═══ EXTRACTED TEXT ═══

Re: html for scholarly communication: RASH, Scholarly HTML or Dokieli?

Hi all;
   I've been eavesdropping with great interest...
And I'm certainly not clear on everybody's goals & use-cases...

But given the variety of author source formats (LaTeX, special systems, 
whatever), the variety of "intermediate" targets that Peter mentioned
(JATS, TEI, ...), the variety of presentation styles desired (folks
will want their material to look like it is common in their field,
citation styles, etc; let alone dynamic functionality they may want to
invest in --- CSS only gets you so far), and finally the evolving
nature of the web & devices,
(whew)
I'm a bit leery of being overly prescriptive about exactly how the
HTML itself should be structured, which tags used, etc.
Seems it would limit adoption.

At least, if the goal is to harvest enriched HTML from the wild,
rather than specially-prepared-for-ScholarlyXXX (in which case,
we might as well focus on a few important formats like JATS, TEI).

It would seem more productive to focus on the metadata magic
(RDFa, Aria,...) to indicate the data's meaning & purpose,
rather than to try to make HTML actually semantic after-the-fact.

But perhaps this doesn't work, or serve our collective purposes?

═══

• [TASK DETAILS]
Which "intermediate" targets does the email on HTML for scholarly communication attribute to Peter?

═══ INFORMATION GIVEN ═══

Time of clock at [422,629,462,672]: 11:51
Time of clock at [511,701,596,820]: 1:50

═══
═══ INFORMATION GIVEN ═══

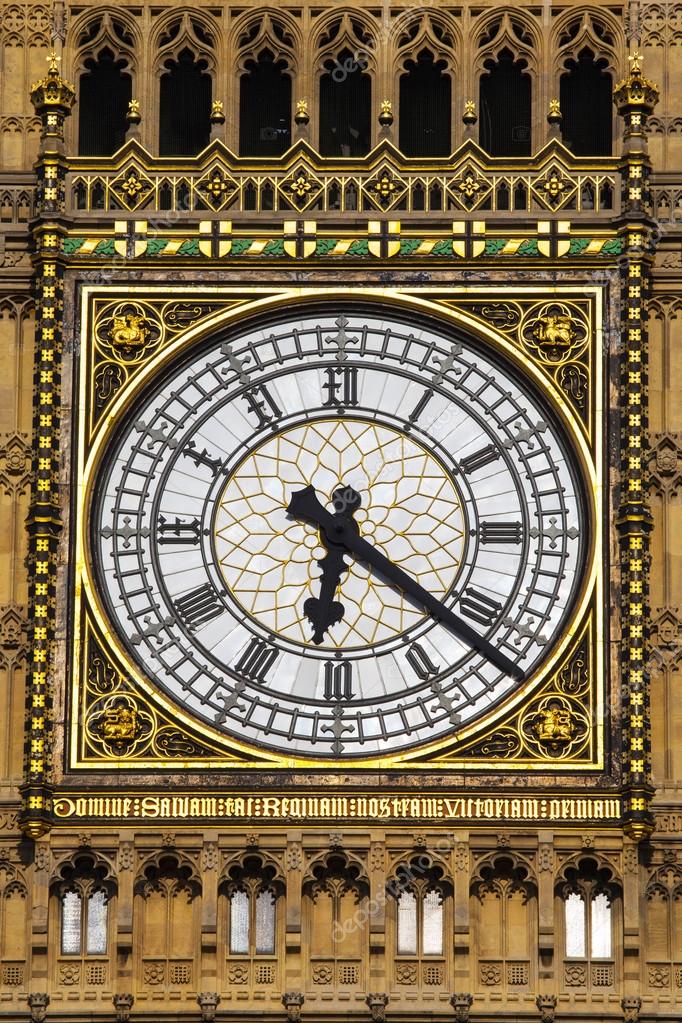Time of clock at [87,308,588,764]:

═══
═══ INFORMATION GIVEN ═══

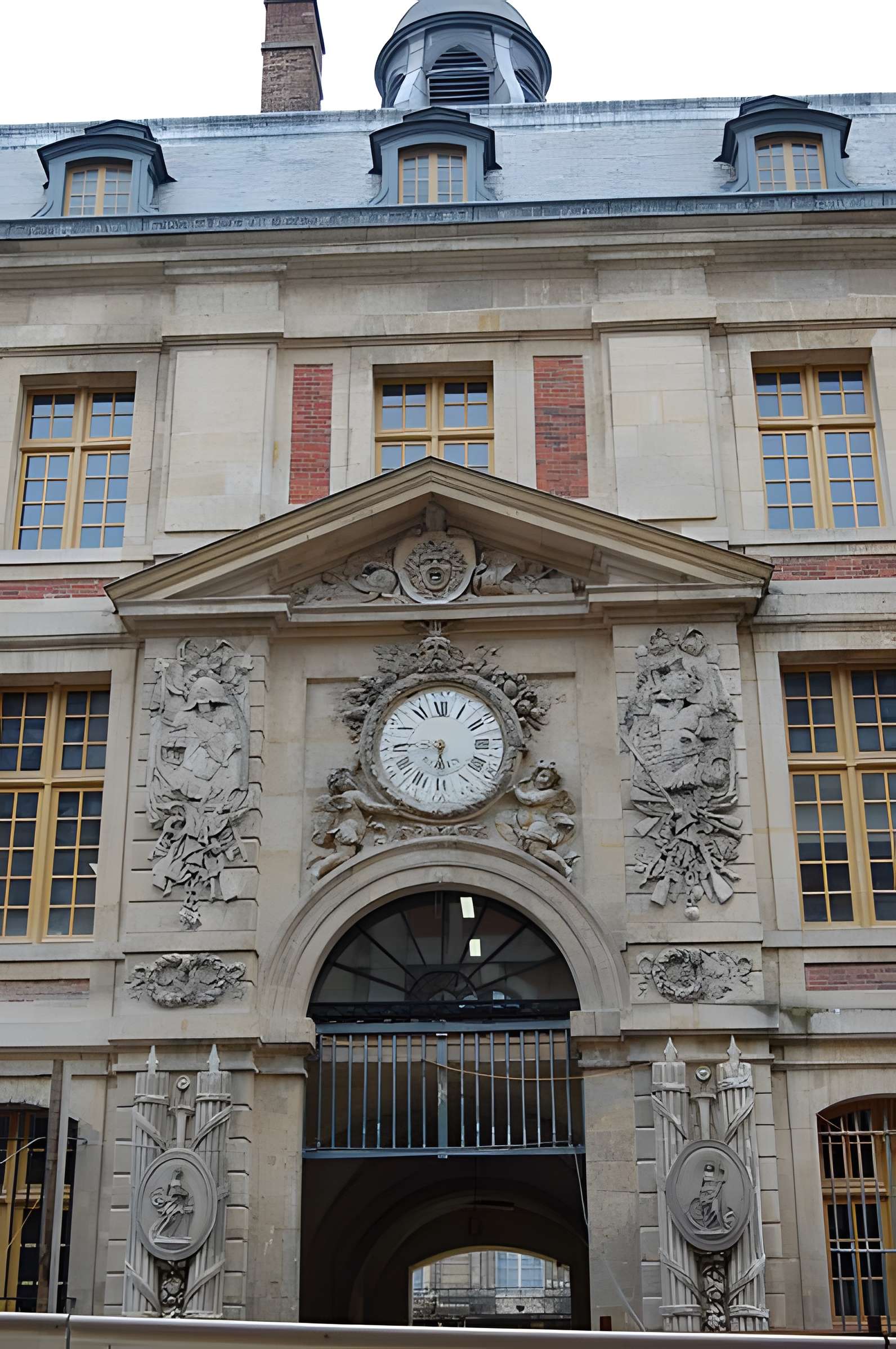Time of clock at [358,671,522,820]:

═══

• [RESPONSE FOR THIS EXERCISE]
JATS and TEI.